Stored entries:
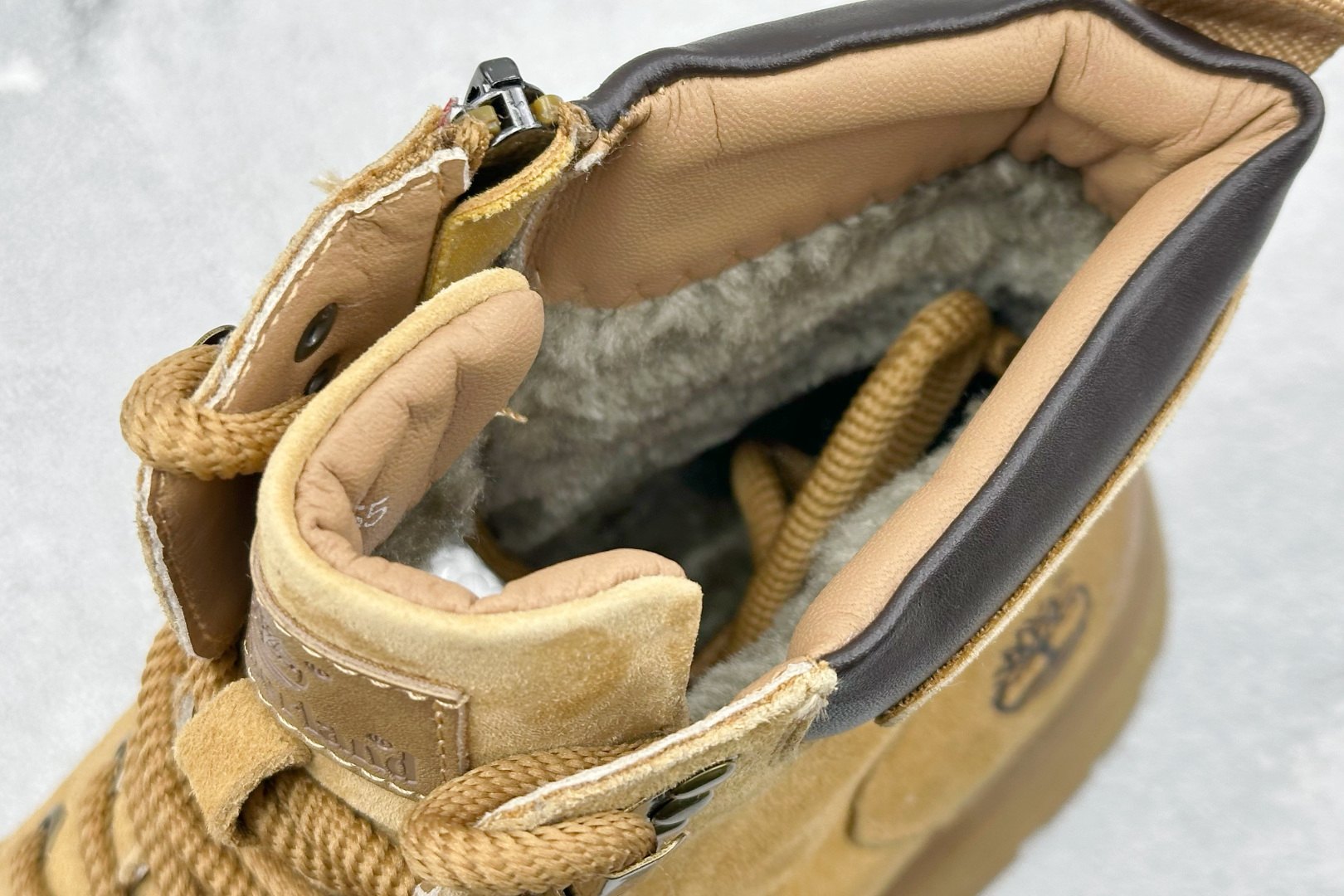 240 Timberland添柏岚/天伯伦 秋冬新品（毛绒内里保暖锁热）秋冬必备户外休闲大黄靴系列 TB10059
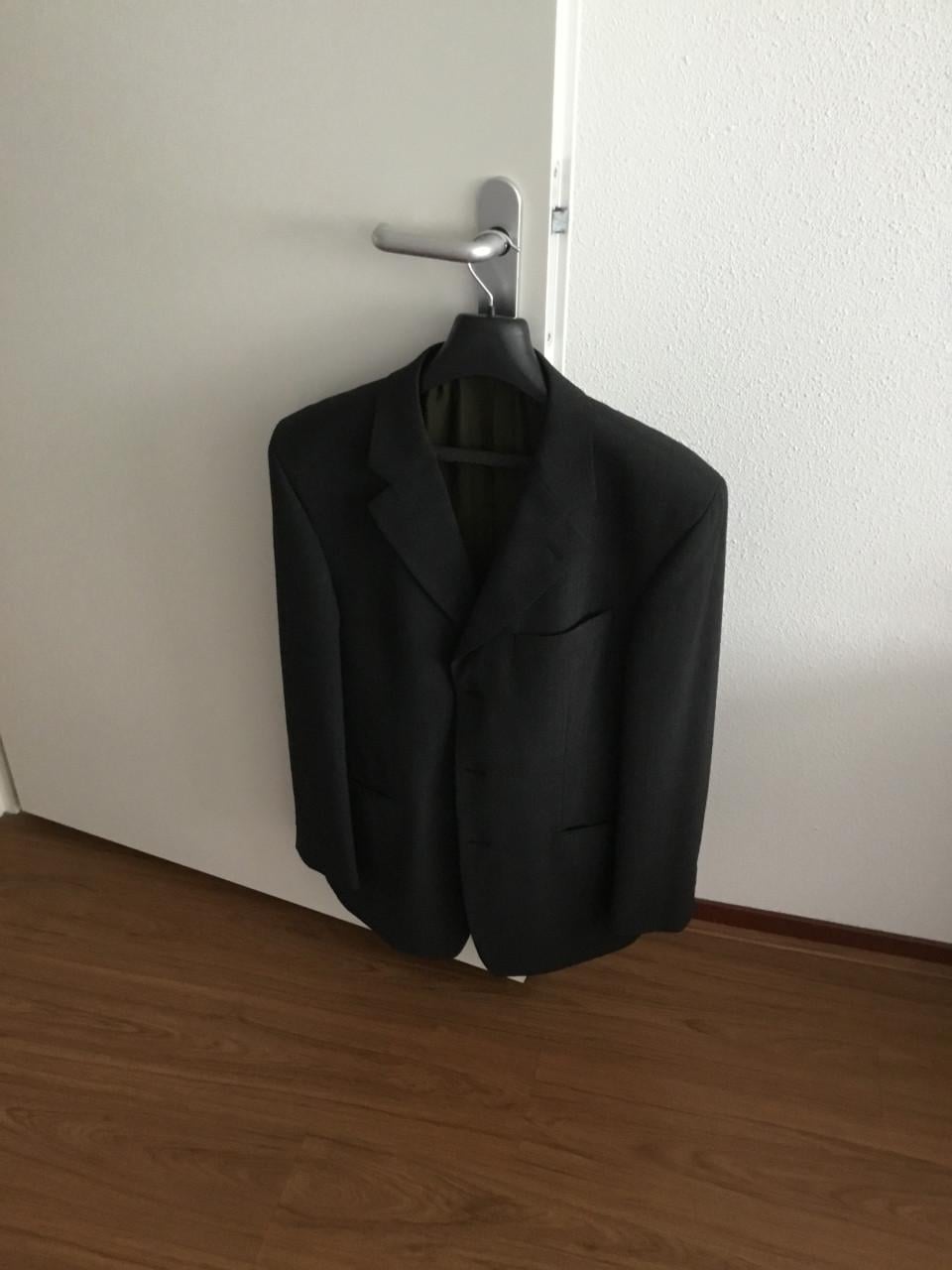 Zwart colbert+ broek + gilet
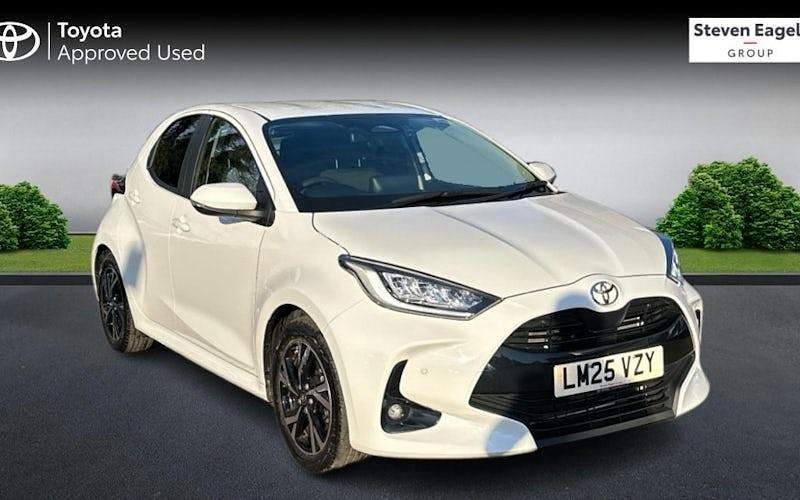 Used Toyota Yaris Hybrid Design 116 HP (85 kW) 2025 Hatchback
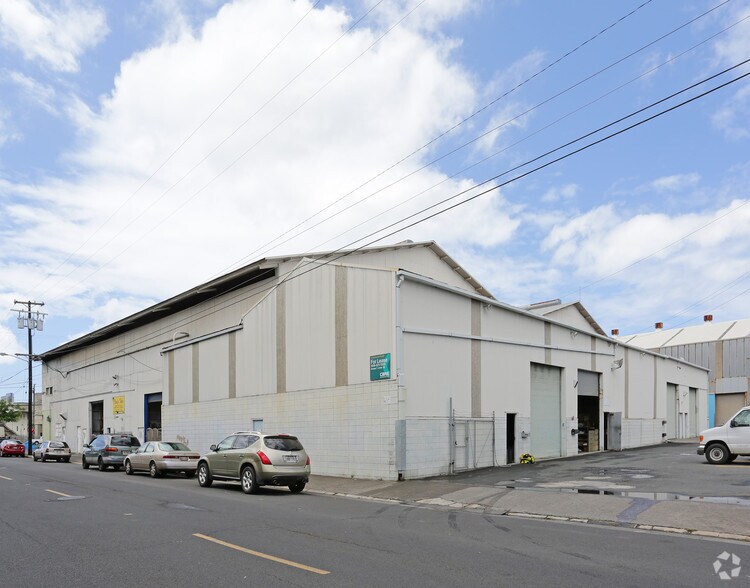 More Photos Of 926 Kohou St, Honolulu Warehouse For Lease
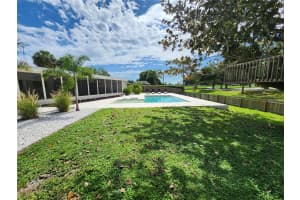 5018 COUNTRY CLUB DRIVE, SARASOTA, FL 34243 Sold 09/25/24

Task brief: Please return each of the entries above word for word, giving only the text of every line and leaving out the pictures.

Result of the exercise:
 240 Timberland添柏岚/天伯伦 秋冬新品（毛绒内里保暖锁热）秋冬必备户外休闲大黄靴系列 TB10059
 Zwart colbert+ broek + gilet
 Used Toyota Yaris Hybrid Design 116 HP (85 kW) 2025 Hatchback
 More Photos Of 926 Kohou St, Honolulu Warehouse For Lease
 5018 COUNTRY CLUB DRIVE, SARASOTA, FL 34243 Sold 09/25/24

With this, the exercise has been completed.